• INSTRUCTION:
Your task is to copy every line of this material exactly.

• GIVEN RECORDS:
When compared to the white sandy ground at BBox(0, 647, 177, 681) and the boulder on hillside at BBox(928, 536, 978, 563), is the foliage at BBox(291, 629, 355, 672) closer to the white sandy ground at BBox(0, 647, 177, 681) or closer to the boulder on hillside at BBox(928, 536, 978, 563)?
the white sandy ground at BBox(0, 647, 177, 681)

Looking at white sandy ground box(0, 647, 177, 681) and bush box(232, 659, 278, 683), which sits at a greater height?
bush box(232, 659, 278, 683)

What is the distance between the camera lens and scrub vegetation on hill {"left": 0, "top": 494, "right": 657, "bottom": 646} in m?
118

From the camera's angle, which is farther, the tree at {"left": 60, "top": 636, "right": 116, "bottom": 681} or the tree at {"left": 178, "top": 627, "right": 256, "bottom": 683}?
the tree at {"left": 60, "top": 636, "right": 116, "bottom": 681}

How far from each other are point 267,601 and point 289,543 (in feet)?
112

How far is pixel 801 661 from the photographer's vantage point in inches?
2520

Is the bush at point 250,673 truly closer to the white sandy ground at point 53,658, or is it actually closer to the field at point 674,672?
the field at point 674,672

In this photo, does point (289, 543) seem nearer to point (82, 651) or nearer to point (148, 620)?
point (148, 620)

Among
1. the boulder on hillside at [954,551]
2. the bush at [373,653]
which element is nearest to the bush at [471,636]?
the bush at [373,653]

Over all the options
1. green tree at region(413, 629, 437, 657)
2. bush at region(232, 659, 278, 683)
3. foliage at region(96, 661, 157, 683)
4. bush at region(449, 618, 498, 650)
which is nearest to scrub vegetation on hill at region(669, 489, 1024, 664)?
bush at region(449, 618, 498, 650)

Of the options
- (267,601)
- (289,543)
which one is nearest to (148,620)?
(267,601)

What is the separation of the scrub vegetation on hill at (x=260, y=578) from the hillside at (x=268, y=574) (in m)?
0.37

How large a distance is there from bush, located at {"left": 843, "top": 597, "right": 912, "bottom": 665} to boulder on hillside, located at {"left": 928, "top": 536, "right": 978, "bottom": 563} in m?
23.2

• FINAL RESULT:
When compared to the white sandy ground at BBox(0, 647, 177, 681) and the boulder on hillside at BBox(928, 536, 978, 563), is the foliage at BBox(291, 629, 355, 672) closer to the white sandy ground at BBox(0, 647, 177, 681) or closer to the boulder on hillside at BBox(928, 536, 978, 563)?
the white sandy ground at BBox(0, 647, 177, 681)

Looking at white sandy ground box(0, 647, 177, 681) and bush box(232, 659, 278, 683), which sits at a greater height?
bush box(232, 659, 278, 683)

What is the distance between the camera lens and scrub vegetation on hill {"left": 0, "top": 494, "right": 657, "bottom": 646} in m?
118

From the camera's angle, which is farther, the tree at {"left": 60, "top": 636, "right": 116, "bottom": 681} or the tree at {"left": 178, "top": 627, "right": 256, "bottom": 683}?
the tree at {"left": 60, "top": 636, "right": 116, "bottom": 681}

How far from each other are point 267,601 and point 289,543 (in feet)?
112

How far is pixel 801 661 from the photographer's vantage point in inches?
2520

Is the bush at point 250,673 truly closer to the white sandy ground at point 53,658, or is it actually closer to the field at point 674,672?
the field at point 674,672

In this photo, does point (289, 543) seem nearer to point (82, 651) or nearer to point (148, 620)?
point (148, 620)

Among
1. the boulder on hillside at [954,551]
2. the bush at [373,653]
which element is nearest to the bush at [471,636]?
the bush at [373,653]

Over all the options
1. green tree at region(413, 629, 437, 657)
2. bush at region(232, 659, 278, 683)
3. foliage at region(96, 661, 157, 683)
4. bush at region(449, 618, 498, 650)
which is nearest to scrub vegetation on hill at region(669, 489, 1024, 664)?
bush at region(449, 618, 498, 650)

Of the options
- (267,601)
- (289,543)
which one is nearest to (148,620)?
(267,601)

What is the separation of the scrub vegetation on hill at (x=260, y=578) from the hillside at (x=268, y=574) (in m)?
0.37

How large a distance is there from bush, located at {"left": 843, "top": 597, "right": 912, "bottom": 665} to boulder on hillside, located at {"left": 928, "top": 536, "right": 978, "bottom": 563} in m?
23.2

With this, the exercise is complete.